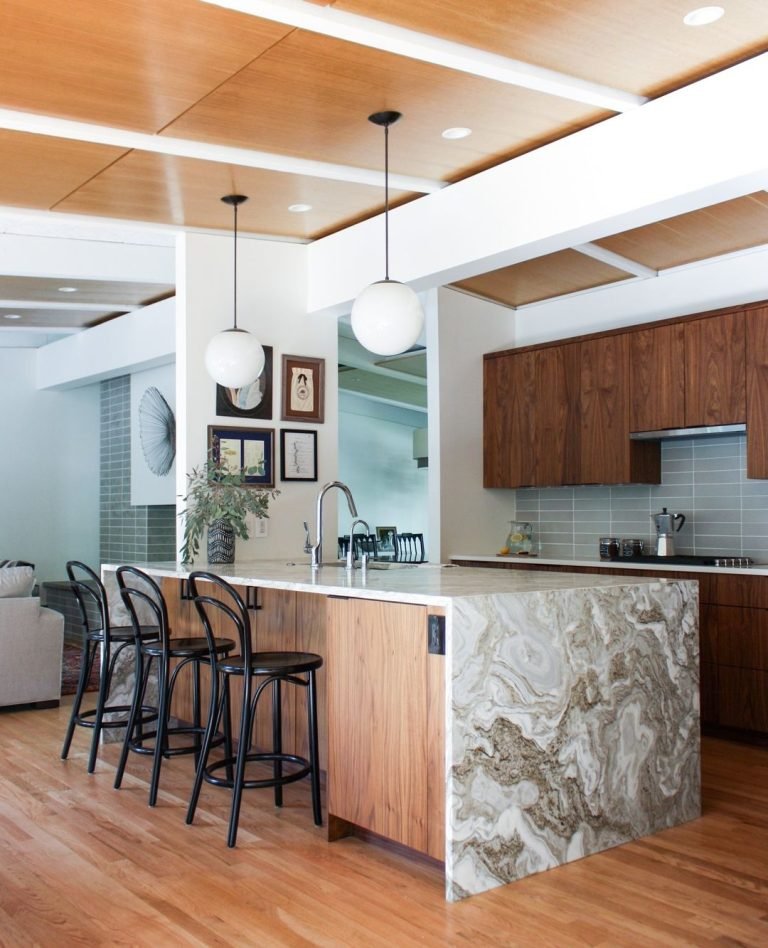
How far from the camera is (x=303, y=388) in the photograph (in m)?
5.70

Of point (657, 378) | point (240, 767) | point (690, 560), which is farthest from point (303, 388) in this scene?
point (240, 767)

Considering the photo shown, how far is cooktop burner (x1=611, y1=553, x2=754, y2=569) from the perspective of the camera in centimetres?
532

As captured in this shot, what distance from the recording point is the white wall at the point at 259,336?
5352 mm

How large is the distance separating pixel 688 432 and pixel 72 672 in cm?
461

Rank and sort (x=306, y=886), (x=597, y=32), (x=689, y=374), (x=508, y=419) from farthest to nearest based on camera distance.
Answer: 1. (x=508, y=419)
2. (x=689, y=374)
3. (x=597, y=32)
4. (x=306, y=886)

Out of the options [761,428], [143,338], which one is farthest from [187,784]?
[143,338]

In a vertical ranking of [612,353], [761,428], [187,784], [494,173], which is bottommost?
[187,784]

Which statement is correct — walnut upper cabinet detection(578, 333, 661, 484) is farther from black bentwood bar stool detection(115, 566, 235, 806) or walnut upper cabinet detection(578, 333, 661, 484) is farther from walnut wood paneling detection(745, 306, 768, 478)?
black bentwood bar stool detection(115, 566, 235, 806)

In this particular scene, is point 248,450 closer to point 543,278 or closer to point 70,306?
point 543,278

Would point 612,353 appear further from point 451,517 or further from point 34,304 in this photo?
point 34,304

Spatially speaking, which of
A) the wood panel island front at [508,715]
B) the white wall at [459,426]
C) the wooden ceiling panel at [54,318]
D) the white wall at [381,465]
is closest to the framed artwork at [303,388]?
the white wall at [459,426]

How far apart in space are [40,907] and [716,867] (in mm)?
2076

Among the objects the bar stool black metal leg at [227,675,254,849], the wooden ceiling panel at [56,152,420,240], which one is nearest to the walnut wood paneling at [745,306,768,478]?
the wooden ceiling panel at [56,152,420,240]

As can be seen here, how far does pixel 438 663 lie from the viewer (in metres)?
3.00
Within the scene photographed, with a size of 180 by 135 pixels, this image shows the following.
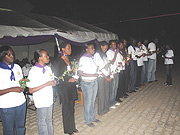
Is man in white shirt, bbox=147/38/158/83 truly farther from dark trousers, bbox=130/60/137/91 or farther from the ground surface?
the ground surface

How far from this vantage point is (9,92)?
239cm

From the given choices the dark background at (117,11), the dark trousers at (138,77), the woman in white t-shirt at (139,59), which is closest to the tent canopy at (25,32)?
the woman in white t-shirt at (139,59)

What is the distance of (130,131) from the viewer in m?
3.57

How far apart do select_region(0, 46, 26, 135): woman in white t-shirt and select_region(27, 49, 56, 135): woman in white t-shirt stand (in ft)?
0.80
----
TASK OBJECTIVE: Extract every line of the material above verbatim, omitting the pictures.

SOLUTION TO THE EXERCISE:
How far from the camera is (x=303, y=388) in the photograph (in m)?
5.70

Of point (657, 378) | point (240, 767) | point (690, 560), which is farthest from point (303, 388) in this scene?
point (240, 767)

Considering the photo shown, how far is cooktop burner (x1=611, y1=553, x2=754, y2=569) from the perspective of the camera in centimetres?
532

As captured in this shot, what distance from the recording point is the white wall at the point at 259,336?
5352 mm

How large is the distance separating pixel 688 432 and pixel 72 672 in cm?
461

Rank and sort (x=306, y=886), (x=597, y=32), (x=689, y=374), (x=508, y=419) from farthest to nearest based on camera distance.
Answer: 1. (x=508, y=419)
2. (x=689, y=374)
3. (x=597, y=32)
4. (x=306, y=886)

Out of the options [761,428], [143,338], which one is farthest from [187,784]?
[143,338]

In a vertical ranking of [612,353], [761,428], [187,784], [494,173], which is bottommost?
[187,784]

Which statement is correct — walnut upper cabinet detection(578, 333, 661, 484) is farther from black bentwood bar stool detection(115, 566, 235, 806) or walnut upper cabinet detection(578, 333, 661, 484) is farther from walnut wood paneling detection(745, 306, 768, 478)?
black bentwood bar stool detection(115, 566, 235, 806)

In this particular scene, is point 248,450 closer to point 543,278 or closer to point 70,306?
point 543,278

Would point 612,353 appear further from point 451,517 or further from point 34,304 in this photo?
point 34,304

Spatially speaking, which of
A) the wood panel island front at [508,715]
B) the white wall at [459,426]
C) the wooden ceiling panel at [54,318]
D) the white wall at [381,465]
is closest to the framed artwork at [303,388]?
the white wall at [459,426]

How far apart in space are [40,907] and [716,867] (in mm)?
2076

Among the objects the bar stool black metal leg at [227,675,254,849], the wooden ceiling panel at [56,152,420,240], which one is nearest to the walnut wood paneling at [745,306,768,478]?
the wooden ceiling panel at [56,152,420,240]

As can be seen here, how far does pixel 438 663 lie from the viewer (in metres)?
3.00
Within the scene photographed, with a size of 180 by 135 pixels, this image shows the following.
Is man in white shirt, bbox=147/38/158/83 truly farther from dark trousers, bbox=130/60/137/91 or farther from the ground surface?
the ground surface

How far from this vantage point is (9,92)?
239cm

From the given choices the dark background at (117,11), the dark trousers at (138,77), the woman in white t-shirt at (139,59), which is closest to the tent canopy at (25,32)?
the woman in white t-shirt at (139,59)

What is the distance of (130,131) from the viewer in m?
3.57

How far apart do select_region(0, 46, 26, 135): woman in white t-shirt and select_region(27, 49, 56, 135): woman in white t-shirt stand (in ft)?
0.80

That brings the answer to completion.